From the Guidelines
Diagnosis of Hemolytic Uremic Syndrome (HUS) should be suspected in patients presenting with microangiopathic hemolytic anemia, thrombocytopenia, and acute kidney injury, and confirmed through a combination of clinical findings and laboratory tests, including a peripheral blood smear for red blood cell fragmentation, as recommended by the 2017 Infectious Diseases Society of America clinical practice guidelines 1. To diagnose HUS, the following laboratory tests are essential:
- Complete blood count to show hemoglobin reduction and thrombocytopenia
- Peripheral blood smear to reveal schistocytes (fragmented red blood cells)
- Elevated lactate dehydrogenase (LDH)
- Decreased haptoglobin
- Elevated reticulocyte count
- Negative Coombs test
- Renal function tests to show elevated blood urea nitrogen (BUN) and creatinine levels
- Stool cultures or PCR for Shiga toxin-producing E. coli in typical HUS (STEC-HUS)
- Genetic testing for complement pathway mutations and measurement of ADAMTS13 activity to rule out thrombotic thrombocytopenic purpura (TTP) in atypical HUS Frequent monitoring of hemoglobin and platelet counts, electrolytes, and blood urea nitrogen and creatinine is crucial to detect hematologic and renal function abnormalities that are early manifestations of HUS, as recommended by the guidelines 1. The diagnosis of HUS is critical, as prompt intervention can significantly improve outcomes by preventing further organ damage, particularly to the kidneys. In patients with diagnosed E. coli O157 or another STEC infection, especially those that produce Shiga toxin 2 or are associated with bloody diarrhea, frequent monitoring of hemoglobin and platelet counts, electrolytes, and blood urea nitrogen and creatinine is recommended to detect early manifestations of HUS 1.
From the Research
Diagnosis of HUS
- Hemolytic uremic syndrome (HUS) is a clinical syndrome characterized by the triad of thrombotic microangiopathy, thrombocytopenia, and acute kidney injury 2.
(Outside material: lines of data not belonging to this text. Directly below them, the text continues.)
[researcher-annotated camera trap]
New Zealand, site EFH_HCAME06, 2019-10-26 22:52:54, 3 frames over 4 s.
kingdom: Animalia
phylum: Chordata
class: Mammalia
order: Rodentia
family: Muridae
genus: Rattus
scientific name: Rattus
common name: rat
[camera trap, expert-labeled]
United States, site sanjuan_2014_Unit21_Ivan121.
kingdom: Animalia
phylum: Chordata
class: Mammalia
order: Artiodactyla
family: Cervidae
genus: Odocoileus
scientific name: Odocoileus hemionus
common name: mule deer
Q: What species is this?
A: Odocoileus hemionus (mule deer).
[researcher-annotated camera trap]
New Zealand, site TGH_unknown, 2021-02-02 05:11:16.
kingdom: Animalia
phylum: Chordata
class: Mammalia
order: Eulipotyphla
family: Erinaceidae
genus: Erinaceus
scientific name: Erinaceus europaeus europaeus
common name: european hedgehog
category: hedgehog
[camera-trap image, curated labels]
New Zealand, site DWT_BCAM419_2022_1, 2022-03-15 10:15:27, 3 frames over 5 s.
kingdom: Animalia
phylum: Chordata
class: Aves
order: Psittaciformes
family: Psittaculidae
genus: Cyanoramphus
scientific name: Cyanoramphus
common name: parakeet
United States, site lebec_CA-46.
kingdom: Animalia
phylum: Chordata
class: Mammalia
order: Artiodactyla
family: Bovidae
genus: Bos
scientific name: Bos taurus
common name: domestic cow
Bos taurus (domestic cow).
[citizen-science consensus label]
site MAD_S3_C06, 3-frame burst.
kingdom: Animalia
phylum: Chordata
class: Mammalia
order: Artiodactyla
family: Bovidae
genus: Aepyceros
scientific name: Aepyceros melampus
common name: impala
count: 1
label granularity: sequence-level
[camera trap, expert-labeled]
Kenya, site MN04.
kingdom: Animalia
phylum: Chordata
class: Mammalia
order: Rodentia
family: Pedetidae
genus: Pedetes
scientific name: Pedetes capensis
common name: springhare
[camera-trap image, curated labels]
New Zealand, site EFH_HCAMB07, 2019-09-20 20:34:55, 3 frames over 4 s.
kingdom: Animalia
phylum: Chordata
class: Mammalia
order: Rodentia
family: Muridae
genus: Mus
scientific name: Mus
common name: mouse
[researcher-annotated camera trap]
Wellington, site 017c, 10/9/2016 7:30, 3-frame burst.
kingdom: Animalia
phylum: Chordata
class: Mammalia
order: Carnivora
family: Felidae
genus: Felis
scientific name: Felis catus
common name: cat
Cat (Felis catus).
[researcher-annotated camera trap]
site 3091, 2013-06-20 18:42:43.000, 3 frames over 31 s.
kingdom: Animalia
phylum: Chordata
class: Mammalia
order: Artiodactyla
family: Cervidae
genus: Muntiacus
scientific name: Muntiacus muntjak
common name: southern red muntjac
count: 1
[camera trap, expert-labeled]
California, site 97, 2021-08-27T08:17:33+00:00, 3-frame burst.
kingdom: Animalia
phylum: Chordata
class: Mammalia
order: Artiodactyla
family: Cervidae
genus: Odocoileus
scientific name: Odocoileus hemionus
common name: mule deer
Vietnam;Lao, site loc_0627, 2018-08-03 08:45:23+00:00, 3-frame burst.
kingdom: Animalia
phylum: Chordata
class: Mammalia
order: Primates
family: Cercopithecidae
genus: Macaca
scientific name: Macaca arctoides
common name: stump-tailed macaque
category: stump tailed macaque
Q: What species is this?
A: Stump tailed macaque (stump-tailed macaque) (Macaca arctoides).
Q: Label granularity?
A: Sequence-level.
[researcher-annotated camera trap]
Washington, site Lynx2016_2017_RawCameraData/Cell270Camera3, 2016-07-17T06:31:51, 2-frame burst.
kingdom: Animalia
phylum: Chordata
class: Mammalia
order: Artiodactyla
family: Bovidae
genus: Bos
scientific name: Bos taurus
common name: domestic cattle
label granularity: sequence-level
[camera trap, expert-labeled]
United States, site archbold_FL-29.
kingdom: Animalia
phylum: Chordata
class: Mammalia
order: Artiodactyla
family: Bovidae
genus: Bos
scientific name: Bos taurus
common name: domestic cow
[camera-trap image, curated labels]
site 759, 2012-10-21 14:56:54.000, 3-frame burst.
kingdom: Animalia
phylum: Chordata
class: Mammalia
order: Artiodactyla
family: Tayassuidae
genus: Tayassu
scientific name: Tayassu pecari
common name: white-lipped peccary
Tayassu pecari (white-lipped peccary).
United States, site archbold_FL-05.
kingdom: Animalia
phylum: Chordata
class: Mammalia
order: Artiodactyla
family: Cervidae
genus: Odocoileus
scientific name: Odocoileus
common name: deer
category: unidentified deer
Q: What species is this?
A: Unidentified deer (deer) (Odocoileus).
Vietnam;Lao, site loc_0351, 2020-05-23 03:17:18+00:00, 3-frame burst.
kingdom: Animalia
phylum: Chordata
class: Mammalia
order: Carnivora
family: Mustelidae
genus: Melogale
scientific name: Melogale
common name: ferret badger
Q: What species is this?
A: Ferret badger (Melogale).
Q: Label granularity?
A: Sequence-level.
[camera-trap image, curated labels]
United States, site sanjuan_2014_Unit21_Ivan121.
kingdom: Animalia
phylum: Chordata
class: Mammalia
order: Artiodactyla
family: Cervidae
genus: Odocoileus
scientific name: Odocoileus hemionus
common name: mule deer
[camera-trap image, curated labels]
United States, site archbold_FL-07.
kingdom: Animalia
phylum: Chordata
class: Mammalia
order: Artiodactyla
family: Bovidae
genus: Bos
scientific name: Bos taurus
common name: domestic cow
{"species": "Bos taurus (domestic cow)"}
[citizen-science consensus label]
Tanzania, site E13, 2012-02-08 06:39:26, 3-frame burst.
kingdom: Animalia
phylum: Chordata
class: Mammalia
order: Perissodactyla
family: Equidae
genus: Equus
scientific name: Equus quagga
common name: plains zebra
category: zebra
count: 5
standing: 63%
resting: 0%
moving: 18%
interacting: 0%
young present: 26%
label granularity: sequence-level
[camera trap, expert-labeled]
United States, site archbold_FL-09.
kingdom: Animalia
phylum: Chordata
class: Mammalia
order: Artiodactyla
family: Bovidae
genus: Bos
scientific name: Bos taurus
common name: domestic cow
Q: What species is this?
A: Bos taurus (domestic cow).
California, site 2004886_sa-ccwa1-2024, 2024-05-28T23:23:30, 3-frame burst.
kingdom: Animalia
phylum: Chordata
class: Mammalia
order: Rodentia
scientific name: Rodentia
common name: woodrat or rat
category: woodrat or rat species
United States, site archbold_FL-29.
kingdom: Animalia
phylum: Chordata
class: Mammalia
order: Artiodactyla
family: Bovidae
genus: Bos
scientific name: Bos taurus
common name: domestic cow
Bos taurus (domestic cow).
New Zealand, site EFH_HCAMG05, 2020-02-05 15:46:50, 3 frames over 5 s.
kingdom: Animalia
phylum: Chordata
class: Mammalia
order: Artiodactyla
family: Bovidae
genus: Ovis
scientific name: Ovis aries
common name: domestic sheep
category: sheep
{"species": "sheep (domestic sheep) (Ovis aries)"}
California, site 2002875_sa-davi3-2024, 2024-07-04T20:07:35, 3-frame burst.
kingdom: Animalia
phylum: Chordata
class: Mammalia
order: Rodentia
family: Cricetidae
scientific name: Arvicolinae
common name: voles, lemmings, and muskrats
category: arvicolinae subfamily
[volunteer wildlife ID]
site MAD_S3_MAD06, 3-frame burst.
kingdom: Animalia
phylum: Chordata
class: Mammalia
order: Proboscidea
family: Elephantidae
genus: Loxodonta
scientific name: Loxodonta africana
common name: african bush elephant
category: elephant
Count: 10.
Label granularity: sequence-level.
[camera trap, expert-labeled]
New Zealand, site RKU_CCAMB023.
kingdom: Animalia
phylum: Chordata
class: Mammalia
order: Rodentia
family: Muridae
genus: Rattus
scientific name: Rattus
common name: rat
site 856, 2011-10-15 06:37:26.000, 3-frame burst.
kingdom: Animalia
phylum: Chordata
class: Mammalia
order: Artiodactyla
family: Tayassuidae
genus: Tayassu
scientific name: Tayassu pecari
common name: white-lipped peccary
- The diagnosis of HUS involves identifying the underlying thrombotic microangiopathy trigger, which can be challenging but is imperative for personalized disease-specific treatment 3.
- HUS is classified into two subgroups: typical HUS, which usually occurs after a prodrome of diarrhea, and atypical (sporadic) HUS, which is not associated with diarrhea 4.
- Atypical HUS is a rare variant of thrombotic microangiopathy, characterized by microangiopathic hemolytic anemia, thrombocytopenia, and renal impairment, and is associated with poor clinical outcomes 5.
Diagnostic Approaches
- The classical clinical triad of HUS is microangiopathic hemolytic anemia, thrombocytopenia, and acute kidney injury associated with endothelial cell injury 6.
- Identifying the underlying cause of HUS is crucial for directing therapy, and may involve testing for genetic mutations in the alternative complement pathway or other underlying conditions 6, 4.
- Diagnosis of aHUS may involve genetic testing to identify abnormalities in the complement alternative pathway, as well as testing for autoantibodies against specific complement factors 5.
Challenges in Diagnosis
- The rarity of aHUS makes it challenging to diagnose and treat, and data from multiple patient registries are important for improving clinical practice 6.
- The high cost of anti-complement therapies, such as eculizumab, can limit their use in low-income countries, making diagnosis and treatment of HUS even more challenging 3.